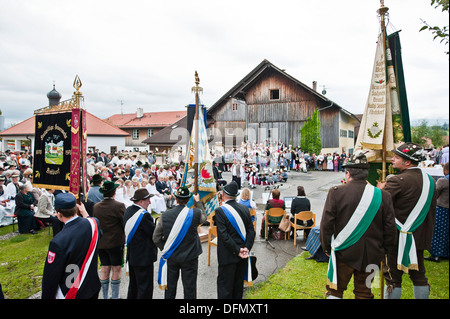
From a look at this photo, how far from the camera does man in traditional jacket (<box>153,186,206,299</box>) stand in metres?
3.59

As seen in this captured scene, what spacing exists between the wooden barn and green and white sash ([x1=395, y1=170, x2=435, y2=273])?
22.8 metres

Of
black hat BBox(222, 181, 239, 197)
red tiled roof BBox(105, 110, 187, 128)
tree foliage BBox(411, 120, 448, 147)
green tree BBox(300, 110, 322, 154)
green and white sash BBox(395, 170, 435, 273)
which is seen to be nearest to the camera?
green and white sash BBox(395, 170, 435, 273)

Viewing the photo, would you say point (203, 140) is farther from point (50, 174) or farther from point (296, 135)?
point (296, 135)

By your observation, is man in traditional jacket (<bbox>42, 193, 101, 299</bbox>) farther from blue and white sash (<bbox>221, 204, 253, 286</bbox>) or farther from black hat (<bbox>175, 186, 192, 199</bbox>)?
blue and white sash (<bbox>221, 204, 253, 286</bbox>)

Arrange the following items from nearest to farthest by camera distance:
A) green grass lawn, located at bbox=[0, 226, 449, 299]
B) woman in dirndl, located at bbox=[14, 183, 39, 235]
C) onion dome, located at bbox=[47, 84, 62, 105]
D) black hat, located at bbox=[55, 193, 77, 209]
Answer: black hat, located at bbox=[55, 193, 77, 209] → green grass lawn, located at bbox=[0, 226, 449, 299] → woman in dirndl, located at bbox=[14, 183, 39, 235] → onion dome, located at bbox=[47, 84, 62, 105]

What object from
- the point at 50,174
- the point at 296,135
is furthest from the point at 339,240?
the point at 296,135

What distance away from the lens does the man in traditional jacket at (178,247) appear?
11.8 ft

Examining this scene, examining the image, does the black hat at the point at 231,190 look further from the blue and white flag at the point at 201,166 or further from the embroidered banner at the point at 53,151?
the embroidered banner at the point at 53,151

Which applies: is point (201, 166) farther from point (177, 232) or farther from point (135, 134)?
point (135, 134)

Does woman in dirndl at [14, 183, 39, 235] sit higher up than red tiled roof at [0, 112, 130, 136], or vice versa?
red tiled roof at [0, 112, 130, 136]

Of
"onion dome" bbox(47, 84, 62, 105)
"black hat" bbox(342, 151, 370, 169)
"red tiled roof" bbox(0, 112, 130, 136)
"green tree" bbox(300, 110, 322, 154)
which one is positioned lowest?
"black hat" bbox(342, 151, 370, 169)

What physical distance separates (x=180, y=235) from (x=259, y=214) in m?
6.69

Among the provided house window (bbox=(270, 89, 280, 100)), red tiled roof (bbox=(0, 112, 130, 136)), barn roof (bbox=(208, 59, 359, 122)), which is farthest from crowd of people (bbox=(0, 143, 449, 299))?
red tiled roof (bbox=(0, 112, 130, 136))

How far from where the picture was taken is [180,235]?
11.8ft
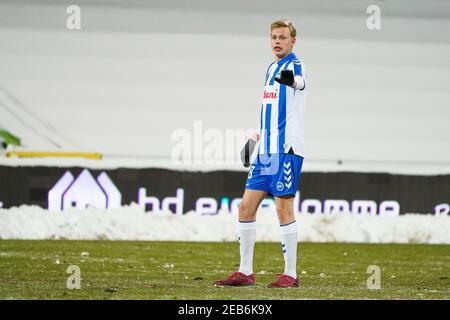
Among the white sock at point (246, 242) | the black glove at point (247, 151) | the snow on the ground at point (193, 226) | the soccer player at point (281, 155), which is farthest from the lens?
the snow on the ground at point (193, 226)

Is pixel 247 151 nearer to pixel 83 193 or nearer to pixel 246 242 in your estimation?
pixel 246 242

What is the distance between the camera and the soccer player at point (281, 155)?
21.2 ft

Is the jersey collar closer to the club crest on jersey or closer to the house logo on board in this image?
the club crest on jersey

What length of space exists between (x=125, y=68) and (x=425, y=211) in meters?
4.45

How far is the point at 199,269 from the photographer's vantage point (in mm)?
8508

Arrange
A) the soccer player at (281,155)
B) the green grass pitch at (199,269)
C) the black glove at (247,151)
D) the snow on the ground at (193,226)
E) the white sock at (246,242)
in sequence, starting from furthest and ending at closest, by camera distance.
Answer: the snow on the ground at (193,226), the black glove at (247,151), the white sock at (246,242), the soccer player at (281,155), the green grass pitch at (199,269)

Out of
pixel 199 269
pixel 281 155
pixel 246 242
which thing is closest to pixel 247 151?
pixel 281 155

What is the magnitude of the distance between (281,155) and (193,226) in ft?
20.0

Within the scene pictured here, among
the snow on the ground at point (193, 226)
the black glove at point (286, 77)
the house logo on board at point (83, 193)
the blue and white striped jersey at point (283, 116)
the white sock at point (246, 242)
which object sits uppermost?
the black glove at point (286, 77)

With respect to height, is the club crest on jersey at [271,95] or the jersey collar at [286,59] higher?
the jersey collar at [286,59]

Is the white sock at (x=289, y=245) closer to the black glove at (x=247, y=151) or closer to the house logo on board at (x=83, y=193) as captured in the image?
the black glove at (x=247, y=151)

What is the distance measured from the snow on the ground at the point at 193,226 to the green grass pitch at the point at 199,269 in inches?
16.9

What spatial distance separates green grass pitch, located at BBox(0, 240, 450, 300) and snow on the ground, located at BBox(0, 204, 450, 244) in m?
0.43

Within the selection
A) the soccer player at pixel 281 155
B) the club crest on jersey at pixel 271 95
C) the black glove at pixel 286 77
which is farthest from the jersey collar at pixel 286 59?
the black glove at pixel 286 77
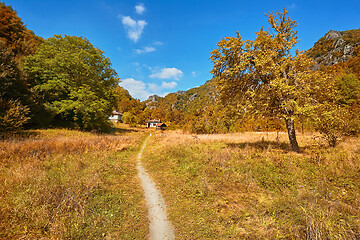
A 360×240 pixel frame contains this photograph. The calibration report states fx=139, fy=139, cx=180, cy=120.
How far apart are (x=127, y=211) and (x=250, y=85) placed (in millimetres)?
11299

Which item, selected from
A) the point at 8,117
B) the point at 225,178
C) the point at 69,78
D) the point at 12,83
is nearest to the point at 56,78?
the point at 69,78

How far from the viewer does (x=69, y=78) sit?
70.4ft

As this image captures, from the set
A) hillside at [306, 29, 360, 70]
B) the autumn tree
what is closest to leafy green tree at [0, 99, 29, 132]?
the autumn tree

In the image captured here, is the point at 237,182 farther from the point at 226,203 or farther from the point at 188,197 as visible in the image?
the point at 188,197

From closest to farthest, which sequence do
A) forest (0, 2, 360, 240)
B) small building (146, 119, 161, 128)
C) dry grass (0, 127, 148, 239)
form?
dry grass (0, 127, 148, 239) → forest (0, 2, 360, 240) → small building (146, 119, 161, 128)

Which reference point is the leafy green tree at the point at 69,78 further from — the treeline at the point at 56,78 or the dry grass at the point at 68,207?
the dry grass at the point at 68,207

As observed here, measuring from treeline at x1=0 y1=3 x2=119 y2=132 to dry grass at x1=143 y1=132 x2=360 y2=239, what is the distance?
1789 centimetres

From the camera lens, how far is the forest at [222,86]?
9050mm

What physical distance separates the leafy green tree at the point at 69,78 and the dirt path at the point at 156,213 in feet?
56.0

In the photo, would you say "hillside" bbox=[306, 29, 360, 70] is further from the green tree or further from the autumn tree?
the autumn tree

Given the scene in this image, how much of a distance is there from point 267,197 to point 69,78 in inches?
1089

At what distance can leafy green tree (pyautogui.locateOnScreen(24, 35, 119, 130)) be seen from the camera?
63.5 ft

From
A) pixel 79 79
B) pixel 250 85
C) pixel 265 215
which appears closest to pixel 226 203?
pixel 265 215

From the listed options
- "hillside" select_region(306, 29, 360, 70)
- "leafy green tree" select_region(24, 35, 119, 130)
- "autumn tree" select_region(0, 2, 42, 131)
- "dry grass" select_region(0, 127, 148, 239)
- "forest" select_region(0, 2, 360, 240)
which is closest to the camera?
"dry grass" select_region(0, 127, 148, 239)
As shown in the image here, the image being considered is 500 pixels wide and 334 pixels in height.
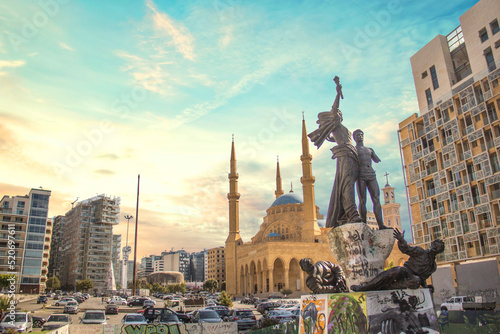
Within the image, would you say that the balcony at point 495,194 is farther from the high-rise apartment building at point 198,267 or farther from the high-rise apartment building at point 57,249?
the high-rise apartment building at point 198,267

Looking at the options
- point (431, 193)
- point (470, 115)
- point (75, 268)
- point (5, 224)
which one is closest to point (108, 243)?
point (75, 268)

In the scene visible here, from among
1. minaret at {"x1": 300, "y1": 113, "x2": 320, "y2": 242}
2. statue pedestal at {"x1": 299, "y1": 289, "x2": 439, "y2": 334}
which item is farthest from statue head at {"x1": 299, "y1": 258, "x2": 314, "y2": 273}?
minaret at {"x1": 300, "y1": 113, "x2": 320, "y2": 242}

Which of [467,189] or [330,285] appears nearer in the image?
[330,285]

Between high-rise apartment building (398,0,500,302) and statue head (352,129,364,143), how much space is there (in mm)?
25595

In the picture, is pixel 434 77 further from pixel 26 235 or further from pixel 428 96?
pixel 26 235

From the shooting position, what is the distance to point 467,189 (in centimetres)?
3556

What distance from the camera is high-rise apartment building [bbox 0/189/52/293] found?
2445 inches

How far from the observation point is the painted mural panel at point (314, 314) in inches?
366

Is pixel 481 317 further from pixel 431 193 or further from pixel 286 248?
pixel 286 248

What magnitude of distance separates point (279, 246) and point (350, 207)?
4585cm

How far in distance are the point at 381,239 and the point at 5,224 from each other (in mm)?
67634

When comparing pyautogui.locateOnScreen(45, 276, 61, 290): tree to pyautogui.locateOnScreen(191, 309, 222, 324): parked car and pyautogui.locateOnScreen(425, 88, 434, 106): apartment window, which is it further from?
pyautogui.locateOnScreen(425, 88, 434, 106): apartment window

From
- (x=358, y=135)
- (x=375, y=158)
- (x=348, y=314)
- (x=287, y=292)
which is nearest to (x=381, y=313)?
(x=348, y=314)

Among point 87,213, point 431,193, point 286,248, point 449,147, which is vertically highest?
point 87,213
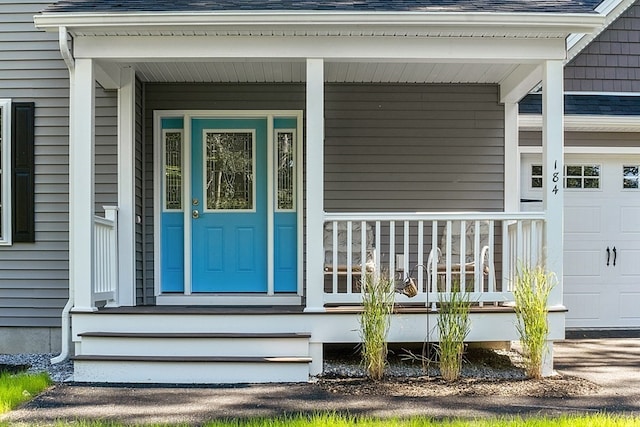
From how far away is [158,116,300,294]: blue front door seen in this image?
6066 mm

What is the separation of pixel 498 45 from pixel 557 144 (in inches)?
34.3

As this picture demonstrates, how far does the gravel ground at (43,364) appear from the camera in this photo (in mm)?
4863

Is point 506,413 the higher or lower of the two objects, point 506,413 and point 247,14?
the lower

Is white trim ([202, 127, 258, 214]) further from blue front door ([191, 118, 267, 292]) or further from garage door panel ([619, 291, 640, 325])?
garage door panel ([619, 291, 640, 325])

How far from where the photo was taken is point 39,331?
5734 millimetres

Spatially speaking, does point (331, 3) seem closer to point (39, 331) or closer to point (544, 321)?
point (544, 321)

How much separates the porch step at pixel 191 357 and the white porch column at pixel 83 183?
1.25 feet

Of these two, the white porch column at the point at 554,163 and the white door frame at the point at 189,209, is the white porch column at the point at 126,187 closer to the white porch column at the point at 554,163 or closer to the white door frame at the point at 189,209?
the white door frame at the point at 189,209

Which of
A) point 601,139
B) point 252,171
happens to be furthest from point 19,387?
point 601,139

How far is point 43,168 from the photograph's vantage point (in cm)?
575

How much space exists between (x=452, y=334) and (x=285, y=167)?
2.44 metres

-------------------------

Please give again the lines of the material from the one containing "How much space exists" through the end of the material, inclusive, replacing "space" with "distance" and keeping everything else unchanged.

### [Written answer]
How much distance exists between (x=452, y=334) and (x=285, y=167)?
2.44 metres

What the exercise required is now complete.